Europejscy obserwatorzy na granicy
Syria zgodziła się na obecność straży granicznej z Unii Europejskiej na granicy z Libanem. Europejscy obserwatorzy nie będą uzbrojeni ani umundurowani. Ma ich być kilkuset.
Prezydent Asad zaakceptował propozycję wysłania strażników granicznych z Unii, którzy będą kontrolować przepływ broni między Syrią a Libanem - oświadczył premier Włoch Romano Prodi. Dodał, że strażnicy ci "będą dysponować wszystkimi narzędziami, potrzebnymi do kontroli przepływu broni do południowego Libanu".
Szczegóły wysłania unijnych obserwatorów na granicę libańsko- syryjską zostaną omówione w przyszłym tygodniu w Brukseli.
Podczas rozmowy z dziennikarzami w Bari na południu Włoch Prodi ujawnił, że w ostatnich dniach kilkakrotnie kontaktował się z prezydentem Syrii, a przedmiotem ich rozmów była kontrola granicy libańsko-syryjskiej.
- Według nas - dodał włoski premier - przez tę granicę, tak bardzo przepuszczalną, przesyłane są znaczne ilości broni do południowego Libanu.
Dlatego Prodi zaproponował Asadowi rozmieszczenie na granicy wysłanników UE, którzy mają ogromne doświadczenie w prowadzeniu kontroli granicznych.

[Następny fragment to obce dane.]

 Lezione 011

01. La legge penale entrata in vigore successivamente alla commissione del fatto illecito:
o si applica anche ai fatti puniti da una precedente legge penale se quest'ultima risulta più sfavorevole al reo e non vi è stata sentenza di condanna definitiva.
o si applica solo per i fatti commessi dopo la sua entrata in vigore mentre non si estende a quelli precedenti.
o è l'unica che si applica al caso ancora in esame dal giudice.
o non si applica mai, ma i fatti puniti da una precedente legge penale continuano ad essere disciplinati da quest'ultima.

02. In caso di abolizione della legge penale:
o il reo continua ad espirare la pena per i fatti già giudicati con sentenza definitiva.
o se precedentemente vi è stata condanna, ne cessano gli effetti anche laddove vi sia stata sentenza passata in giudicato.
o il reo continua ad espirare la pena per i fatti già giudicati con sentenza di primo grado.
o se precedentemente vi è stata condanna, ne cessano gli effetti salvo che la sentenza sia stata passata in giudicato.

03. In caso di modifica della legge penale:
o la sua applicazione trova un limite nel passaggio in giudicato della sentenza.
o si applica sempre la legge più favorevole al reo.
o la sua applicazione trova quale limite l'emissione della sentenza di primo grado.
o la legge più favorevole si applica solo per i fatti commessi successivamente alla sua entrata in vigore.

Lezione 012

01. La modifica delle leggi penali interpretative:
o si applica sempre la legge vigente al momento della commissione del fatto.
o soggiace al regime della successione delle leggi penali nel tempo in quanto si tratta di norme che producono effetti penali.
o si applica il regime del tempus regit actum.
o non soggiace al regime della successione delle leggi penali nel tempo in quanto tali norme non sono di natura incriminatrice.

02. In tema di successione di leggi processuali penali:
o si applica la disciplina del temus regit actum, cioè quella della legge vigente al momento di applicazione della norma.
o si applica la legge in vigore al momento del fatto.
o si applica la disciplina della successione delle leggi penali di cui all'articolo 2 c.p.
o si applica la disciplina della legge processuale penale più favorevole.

Jak wyjaśnił szef włoskiego rządu, obserwatorzy ci, zgodnie z ustaleniami "szanując suwerenność Syrii nie będą mieli ani broni, ani mundurów". Dzięki ich obecności - zauważył - misja sił pokojowych UNIFIL w południowym Libanie będzie bezpieczniejsza. - Będzie to także dodatkowa gwarancja bezpieczeństwa dla Izraela - oświadczył Prodi, wyrażając jednocześnie zadowolenie z gotowości Damaszku do współpracy ze społecznością międzynarodową.
Wcześniej władze Syrii obiecały sekretarzowi generalnemu ONZ rozmieszczenie na swej granicy z Libanem wojsk w sile batalionu, by udaremnić przemyt broni dla Hezbollahu. Batalion liczy 600-800 żołnierzy.
Syria, która razem z Iranem popiera Hezbollah, oskarżana jest przez Izrael i USA o dostarczanie broni libańskim radykałom. Podczas swej wizyty na Bliskim Wschodzie w zeszłym tygodniu sekretarz generalny ONZ Kofi Annan uzyskał od Damaszku zapewnienia, że będzie on przeciwdziałał przerzutowi broni dla Hezbollahu.
Assad przyjął również ofertę pomocy w wyposażeniu i szkoleniu syryjskich sił oraz "międzynarodowej ekspertyzy". Sekretarz ONZ wyjaśnił, że o taką ekspertyzę zwrócił się do Niemiec.
W związku z napływem broni do Libanu rozmieszczenia na granicy syryjsko-libańskiej oenzetowskich sił pokojowych (UNIFIL) domagał się Izrael. Takiemu rozwiązaniu sprzeciwił się jednak rząd w Bejrucie, wzbudziło ono też niezadowolenie Syrii, która zagroziła zamknięciem granicy.